If occult DCM is diagnosed, then what is the best course of action? Firstly, one must consider the degree of confidence in the diagnosis. If relatively certain, then any future breeding is not advised. Initiation of treatment in otherwise healthy dogs also requires careful consideration. The issue of "prophylactic" therapy with an angiotensin converting enzyme inhibitors (e.g., Enacard brand of enalapril; benazepril; lisinopril) i unresolved. These drugs can potentially slow the progression of heart muscle disease.
There appears to be sufficient laboratory research to recommend such therapy in clear -cut cases of occult DCM. The use of medication to control irregular heart rhythms is much more complicated and controversial and is best determined after consultation with a veterinary specialist. There are no studies reporting the long-term benefits of therapy in Doberman pinschers with occult cardiomyopathy.

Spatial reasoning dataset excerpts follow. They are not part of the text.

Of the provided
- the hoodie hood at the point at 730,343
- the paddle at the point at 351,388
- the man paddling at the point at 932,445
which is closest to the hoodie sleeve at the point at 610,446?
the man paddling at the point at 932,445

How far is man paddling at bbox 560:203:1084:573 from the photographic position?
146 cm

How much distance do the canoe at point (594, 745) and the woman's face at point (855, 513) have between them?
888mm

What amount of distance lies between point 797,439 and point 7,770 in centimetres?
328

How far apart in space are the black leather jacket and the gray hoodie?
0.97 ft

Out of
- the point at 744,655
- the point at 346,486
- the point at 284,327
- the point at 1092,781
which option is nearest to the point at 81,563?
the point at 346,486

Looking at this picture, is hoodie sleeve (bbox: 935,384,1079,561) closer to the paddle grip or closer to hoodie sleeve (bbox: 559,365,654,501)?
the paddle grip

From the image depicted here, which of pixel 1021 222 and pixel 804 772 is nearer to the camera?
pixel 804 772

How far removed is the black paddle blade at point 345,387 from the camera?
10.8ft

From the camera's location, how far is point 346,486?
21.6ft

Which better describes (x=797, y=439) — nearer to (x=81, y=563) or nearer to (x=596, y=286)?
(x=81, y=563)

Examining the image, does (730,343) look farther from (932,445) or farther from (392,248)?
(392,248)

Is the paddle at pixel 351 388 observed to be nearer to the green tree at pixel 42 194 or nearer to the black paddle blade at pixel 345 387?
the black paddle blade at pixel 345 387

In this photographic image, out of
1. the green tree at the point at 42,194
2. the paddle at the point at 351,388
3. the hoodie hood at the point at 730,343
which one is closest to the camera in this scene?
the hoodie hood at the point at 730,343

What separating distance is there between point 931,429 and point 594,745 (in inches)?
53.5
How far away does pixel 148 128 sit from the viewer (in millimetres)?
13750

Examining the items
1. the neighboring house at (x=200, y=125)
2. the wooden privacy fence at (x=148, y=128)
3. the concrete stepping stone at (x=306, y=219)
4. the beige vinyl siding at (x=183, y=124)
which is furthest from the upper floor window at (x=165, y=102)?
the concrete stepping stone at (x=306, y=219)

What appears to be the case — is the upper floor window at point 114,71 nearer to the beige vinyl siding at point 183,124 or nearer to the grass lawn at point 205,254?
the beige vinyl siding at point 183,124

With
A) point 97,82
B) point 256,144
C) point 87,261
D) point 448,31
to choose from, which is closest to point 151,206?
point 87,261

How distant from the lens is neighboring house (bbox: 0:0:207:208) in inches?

Congestive Heart Failure - With moderate to severe heart muscle disease, the ability of the heart to pump can be compromised sufficiently to cause "symptoms" of heart failure.
These signs can include exercise intolerance or development of edema fluid in the lungs (pulmonary edema). Fluid accumulation in the lungs or in the abdomen (ascites) are clinical signs of congestive heart failure, a most serious condition. Cardiac arrhythmias may be present as well, including ventricular arrhythmias or atrial fibrillation. Diagnosis is usually straightforward, although the signs may resemble those caused by pneumonia or other respiratory diseases. However, a thorough clinical examination, chest x-rays,and an echocardiogram will permit an accurate diagnosis.
Treatment of congestive heart failure typically includes diuretics (furosemide),angiotensin converting enzyme inhibitors (e.g., enalapril), and often digoxin. If cardiac arrhythmias are present, other treatments may be prescribed. Dietary restriction of sodium and supplementation with nutriceuticals (e.g., L-carnitine) or omega fatty acids is sometimes recommended; however, these treatments are more controversial and should be discussed with a veterinarian. The development of congestive heart failure in a Doberman pinscher is a very poor prognostic sign, and the likelihood of survival beyond 6 months, even with good medical therapy and home care, is probably < 25%. The arrhythmia, atrial fibrillation, is a particularly ominous finding in this breed. Overall , congestive heart failure in the Doberman pinscher dog is a discouraging condition. Often this problem ends in sudden death or in euthanasia to prevent suffering from intractable heart failure.